Eines muss man Premier Benjamin "Bibi" Netanyahu lassen: Er ist ein Polit-Schlachtross der Sonderklasse. Als Demoskopen den Konservativen knapp vor der Knessetwahl schon abgeschrieben hatten, warf sich dieser nochmals in die Arena mit allem, was er hatte und ohne Rücksicht auf Verluste. Palästinenserstaat? Mit mir nie! Selbst am Tag des Urnenganges trommelte er potenzielle rechte Wähler zusammen und wandelte dabei hart an der Grenze zum Rassismus: Die Araber stürmten in "Horden" zur Abstimmung, meinte er, helft uns!

Die Rechnung ging auf, "Eisen-Bibi" steht vor seiner vierten Amtszeit als Regierungschef. Aber zu welchem Preis: Die Verhandlungen mit den Palästinensern kann er vergessen, doch wollte er die in Wahrheit ohnehin nie. Die Europäer sind zu recht sauer wegen des anhaltenden Siedlungsbaus. Und das Verhältnis zu US-Präsident Obama ist mehr als zerrüttet nach Netanyahus Auftritt im Kongress, der am Weißen Haus vorbei eingefädelt wurde. Dort geißelte der Premier die Atomverhandlungen mit dem Iran und den sich abzeichnenden vermeintlich schlechten Deal. Israels Existenz sei dadurch bedroht.

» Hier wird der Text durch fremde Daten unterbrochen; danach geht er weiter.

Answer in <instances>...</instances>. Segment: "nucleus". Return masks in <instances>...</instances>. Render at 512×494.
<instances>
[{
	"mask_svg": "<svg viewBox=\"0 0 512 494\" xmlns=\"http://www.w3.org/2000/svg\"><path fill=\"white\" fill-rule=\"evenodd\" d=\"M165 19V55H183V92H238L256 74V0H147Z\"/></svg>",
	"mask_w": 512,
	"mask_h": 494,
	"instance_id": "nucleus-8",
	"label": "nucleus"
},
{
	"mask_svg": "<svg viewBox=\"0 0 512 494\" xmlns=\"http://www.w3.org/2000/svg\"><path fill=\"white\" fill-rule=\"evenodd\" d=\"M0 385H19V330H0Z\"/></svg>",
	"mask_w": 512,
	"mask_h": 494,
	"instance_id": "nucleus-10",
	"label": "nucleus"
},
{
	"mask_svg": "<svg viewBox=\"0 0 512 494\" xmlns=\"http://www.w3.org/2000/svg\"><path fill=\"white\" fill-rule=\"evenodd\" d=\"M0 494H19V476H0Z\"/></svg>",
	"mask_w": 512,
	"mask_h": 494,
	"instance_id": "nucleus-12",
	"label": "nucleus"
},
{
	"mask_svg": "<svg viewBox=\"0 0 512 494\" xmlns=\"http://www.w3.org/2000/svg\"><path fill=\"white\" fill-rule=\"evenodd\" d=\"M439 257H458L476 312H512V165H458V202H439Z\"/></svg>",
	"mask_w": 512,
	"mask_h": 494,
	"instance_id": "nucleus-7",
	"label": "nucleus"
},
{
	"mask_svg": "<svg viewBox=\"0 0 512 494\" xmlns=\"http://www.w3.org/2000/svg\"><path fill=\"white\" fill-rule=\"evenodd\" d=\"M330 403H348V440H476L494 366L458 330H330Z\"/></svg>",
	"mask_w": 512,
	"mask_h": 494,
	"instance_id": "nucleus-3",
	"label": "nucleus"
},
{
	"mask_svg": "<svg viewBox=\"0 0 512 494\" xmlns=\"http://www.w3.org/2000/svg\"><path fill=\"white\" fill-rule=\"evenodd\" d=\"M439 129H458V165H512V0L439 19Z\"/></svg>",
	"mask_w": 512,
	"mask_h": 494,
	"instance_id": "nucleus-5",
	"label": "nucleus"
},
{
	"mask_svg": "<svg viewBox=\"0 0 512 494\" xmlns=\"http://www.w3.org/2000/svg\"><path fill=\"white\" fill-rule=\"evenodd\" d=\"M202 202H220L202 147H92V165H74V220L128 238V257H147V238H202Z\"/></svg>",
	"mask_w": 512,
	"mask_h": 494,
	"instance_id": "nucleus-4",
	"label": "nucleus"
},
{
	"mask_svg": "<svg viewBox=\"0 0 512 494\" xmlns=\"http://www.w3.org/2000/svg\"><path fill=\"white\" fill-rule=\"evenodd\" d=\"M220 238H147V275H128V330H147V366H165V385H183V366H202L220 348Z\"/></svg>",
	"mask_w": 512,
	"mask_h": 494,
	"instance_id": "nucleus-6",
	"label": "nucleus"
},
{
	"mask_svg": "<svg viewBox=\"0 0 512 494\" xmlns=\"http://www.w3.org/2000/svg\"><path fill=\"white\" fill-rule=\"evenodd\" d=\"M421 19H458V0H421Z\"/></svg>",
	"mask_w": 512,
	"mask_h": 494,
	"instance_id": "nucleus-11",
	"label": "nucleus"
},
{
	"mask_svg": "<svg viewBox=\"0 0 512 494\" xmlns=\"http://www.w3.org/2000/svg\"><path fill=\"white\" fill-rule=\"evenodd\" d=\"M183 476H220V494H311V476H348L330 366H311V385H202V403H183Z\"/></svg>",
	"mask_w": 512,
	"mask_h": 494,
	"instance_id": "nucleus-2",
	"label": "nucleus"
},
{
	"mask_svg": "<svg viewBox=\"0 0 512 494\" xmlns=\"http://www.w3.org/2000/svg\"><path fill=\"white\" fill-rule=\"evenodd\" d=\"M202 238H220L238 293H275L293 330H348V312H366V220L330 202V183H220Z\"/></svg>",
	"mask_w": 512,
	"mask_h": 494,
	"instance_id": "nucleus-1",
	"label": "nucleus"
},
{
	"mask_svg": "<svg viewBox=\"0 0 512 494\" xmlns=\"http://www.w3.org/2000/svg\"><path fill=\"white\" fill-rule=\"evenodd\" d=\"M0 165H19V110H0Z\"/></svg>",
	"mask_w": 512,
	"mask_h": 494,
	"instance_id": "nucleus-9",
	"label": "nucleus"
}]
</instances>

Es war diese Politik der Angst, die am Ende "Bibi" triumphieren ließ. In reißenden Furten – der "Islamische Staat" vor der syrischen Haustüre, radikale Palästinenser im Wohnzimmer – vertraut man lieber auf Krisen-erprobte Pferde. Dem wenig charismatischen und energischen Herausforderer Isaac Herzog traute die Mehrheit der Israelis diesen Ritt offenbar nicht zu.

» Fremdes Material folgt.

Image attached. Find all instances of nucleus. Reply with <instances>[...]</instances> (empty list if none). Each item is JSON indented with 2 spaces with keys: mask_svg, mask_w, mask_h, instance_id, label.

Schade, das Land bräuchte dringend einen Neubeginn – in den Verhandlungen mit den Palästinensern und innenpolitisch, um die sozialen Verwerfungen auszugleichen, materiell (arm/reich) wie gesellschaftspolitisch (religiös/säkular).

Das alles kann Netanyahu nicht bieten. Israel hat eine Chance vertan.